[Task brief]: Your task is to output the data exactly as it stands.

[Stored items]
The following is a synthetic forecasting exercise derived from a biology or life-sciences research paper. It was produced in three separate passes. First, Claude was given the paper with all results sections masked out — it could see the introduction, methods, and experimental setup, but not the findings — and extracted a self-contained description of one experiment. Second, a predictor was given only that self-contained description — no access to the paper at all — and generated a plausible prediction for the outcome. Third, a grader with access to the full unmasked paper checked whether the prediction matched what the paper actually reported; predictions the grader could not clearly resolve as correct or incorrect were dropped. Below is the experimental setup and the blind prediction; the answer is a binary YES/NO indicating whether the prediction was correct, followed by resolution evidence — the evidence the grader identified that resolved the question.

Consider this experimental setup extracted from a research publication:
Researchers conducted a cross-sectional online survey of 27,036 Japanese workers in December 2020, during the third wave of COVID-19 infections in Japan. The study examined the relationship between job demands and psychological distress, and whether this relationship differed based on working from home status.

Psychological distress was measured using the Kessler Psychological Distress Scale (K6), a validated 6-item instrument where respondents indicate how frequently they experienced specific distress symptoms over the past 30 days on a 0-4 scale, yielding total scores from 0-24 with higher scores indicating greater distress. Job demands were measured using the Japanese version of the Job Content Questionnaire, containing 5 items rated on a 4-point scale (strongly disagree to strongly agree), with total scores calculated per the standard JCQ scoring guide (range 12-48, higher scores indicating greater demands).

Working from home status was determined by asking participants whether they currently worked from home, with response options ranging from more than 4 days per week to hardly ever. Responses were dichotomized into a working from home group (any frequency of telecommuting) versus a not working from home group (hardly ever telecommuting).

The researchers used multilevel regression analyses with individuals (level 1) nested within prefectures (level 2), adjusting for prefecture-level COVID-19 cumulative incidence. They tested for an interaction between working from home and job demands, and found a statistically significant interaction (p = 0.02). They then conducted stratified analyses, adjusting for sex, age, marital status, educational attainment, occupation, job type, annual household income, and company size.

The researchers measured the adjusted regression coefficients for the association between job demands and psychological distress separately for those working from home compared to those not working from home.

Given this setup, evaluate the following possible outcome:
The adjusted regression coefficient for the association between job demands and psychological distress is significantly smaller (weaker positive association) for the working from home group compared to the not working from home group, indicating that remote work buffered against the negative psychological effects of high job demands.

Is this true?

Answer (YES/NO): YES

[Problem solution]:
The following is a synthetic forecasting exercise derived from a biology or life-sciences research paper. It was produced in three separate passes. First, Claude was given the paper with all results sections masked out — it could see the introduction, methods, and experimental setup, but not the findings — and extracted a self-contained description of one experiment. Second, a predictor was given only that self-contained description — no access to the paper at all — and generated a plausible prediction for the outcome. Third, a grader with access to the full unmasked paper checked whether the prediction matched what the paper actually reported; predictions the grader could not clearly resolve as correct or incorrect were dropped. Below is the experimental setup and the blind prediction; the answer is a binary YES/NO indicating whether the prediction was correct, followed by resolution evidence — the evidence the grader identified that resolved the question.

Consider this experimental setup extracted from a research publication:
Researchers conducted a cross-sectional online survey of 27,036 Japanese workers in December 2020, during the third wave of COVID-19 infections in Japan. The study examined the relationship between job demands and psychological distress, and whether this relationship differed based on working from home status.

Psychological distress was measured using the Kessler Psychological Distress Scale (K6), a validated 6-item instrument where respondents indicate how frequently they experienced specific distress symptoms over the past 30 days on a 0-4 scale, yielding total scores from 0-24 with higher scores indicating greater distress. Job demands were measured using the Japanese version of the Job Content Questionnaire, containing 5 items rated on a 4-point scale (strongly disagree to strongly agree), with total scores calculated per the standard JCQ scoring guide (range 12-48, higher scores indicating greater demands).

Working from home status was determined by asking participants whether they currently worked from home, with response options ranging from more than 4 days per week to hardly ever. Responses were dichotomized into a working from home group (any frequency of telecommuting) versus a not working from home group (hardly ever telecommuting).

The researchers used multilevel regression analyses with individuals (level 1) nested within prefectures (level 2), adjusting for prefecture-level COVID-19 cumulative incidence. They tested for an interaction between working from home and job demands, and found a statistically significant interaction (p = 0.02). They then conducted stratified analyses, adjusting for sex, age, marital status, educational attainment, occupation, job type, annual household income, and company size.

The researchers measured the adjusted regression coefficients for the association between job demands and psychological distress separately for those working from home compared to those not working from home.

Given this setup, evaluate the following possible outcome:
The adjusted regression coefficient for the association between job demands and psychological distress is significantly smaller (weaker positive association) for the working from home group compared to the not working from home group, indicating that remote work buffered against the negative psychological effects of high job demands.

Is this true?

Answer (YES/NO): YES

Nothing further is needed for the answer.